Biochemistry and Molecular Biology

Our work may be roughly divided into three main areas of structural biology research: (1) development and applications of NMR spectroscopy to biological systems, (2) computational biochemistry, and (3) biomolecular design.

We have been interested in the development of biophysical and bioanalytical applications of NMR spectroscopy to probe the detailed chemical structure and dynamics of biological molecules. Multinuclear NMR of enzyme complexes, nucleic acids, nucleic acid-drug and carcinogen complexes, and nucleic acid protein complexes is being pursued. The laboratory is involved in new instrumentation and computer software development (including further development of a complete relaxation matrix program, MORASS). The laboratory includes state-of-the-art 400 MHz, 600 MHz and 750 MHz NMR spectrometers.
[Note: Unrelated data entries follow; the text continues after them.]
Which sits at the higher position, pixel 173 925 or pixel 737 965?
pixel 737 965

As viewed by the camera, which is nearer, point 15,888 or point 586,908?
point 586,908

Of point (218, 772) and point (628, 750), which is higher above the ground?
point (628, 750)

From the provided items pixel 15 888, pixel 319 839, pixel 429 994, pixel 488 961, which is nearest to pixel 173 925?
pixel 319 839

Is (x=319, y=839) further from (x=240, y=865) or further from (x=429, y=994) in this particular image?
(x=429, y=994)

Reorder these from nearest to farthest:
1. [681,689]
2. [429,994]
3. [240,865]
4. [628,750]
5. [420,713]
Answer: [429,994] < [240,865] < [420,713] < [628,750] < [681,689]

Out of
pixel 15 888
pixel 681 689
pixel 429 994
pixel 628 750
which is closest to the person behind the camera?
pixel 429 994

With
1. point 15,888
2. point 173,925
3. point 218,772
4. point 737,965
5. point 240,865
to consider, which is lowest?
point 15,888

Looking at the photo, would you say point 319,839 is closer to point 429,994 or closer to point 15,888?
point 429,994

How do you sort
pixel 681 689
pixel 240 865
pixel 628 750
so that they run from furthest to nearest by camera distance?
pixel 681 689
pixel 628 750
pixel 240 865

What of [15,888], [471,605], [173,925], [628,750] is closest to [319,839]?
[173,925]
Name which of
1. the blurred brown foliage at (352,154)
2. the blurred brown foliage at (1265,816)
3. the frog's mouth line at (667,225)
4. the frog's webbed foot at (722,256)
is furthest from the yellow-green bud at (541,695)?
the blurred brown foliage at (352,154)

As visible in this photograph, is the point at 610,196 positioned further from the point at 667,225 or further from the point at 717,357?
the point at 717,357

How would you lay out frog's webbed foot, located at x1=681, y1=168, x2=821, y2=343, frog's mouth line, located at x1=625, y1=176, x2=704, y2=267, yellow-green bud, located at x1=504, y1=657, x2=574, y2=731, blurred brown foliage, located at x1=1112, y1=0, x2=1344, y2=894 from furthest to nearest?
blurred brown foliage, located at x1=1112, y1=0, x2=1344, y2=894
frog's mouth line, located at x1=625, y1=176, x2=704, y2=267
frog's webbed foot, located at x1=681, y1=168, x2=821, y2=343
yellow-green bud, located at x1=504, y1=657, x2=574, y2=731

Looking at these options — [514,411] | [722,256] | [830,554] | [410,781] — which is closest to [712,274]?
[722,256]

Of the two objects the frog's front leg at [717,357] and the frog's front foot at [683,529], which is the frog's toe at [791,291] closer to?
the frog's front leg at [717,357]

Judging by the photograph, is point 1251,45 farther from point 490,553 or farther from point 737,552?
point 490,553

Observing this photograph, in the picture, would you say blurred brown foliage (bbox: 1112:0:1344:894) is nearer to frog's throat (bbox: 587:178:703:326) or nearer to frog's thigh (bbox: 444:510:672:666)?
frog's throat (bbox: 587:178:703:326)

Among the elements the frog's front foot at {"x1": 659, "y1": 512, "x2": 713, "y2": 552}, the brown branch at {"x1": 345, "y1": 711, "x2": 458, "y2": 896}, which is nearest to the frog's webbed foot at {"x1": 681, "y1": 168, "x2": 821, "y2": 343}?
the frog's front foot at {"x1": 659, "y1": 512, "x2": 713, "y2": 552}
We are studying the detailed solution structure and dynamics of various DNA binding proteins, such as lac repressor headpiece, 434 repressor (both helix turn helix proteins) and NF-IL6 (a basic leucine zipper). Triple resonance, multidimensional NMR is currently being carried out on these and various site-specific mutants with oligonucleotide duplexes. We are also using NMR and molecular dynamics calculations to define the structure and dynamics of other DNA and RNA binding proteins and their oligonucleotide complexes. This includes the HIV-1 nucleocapsid (NCp7), HIV-1 RNAse H and human beta-polymerase.

We also have a major program oriented toward the combinatorial selection, rational design, synthesis and structural characterization of oligonucleotide analogues (especially dithiophosphate analogues) and other agents directed toward the AIDS virus and oncogenes (this includes antisense and aptamer oligonucleotides).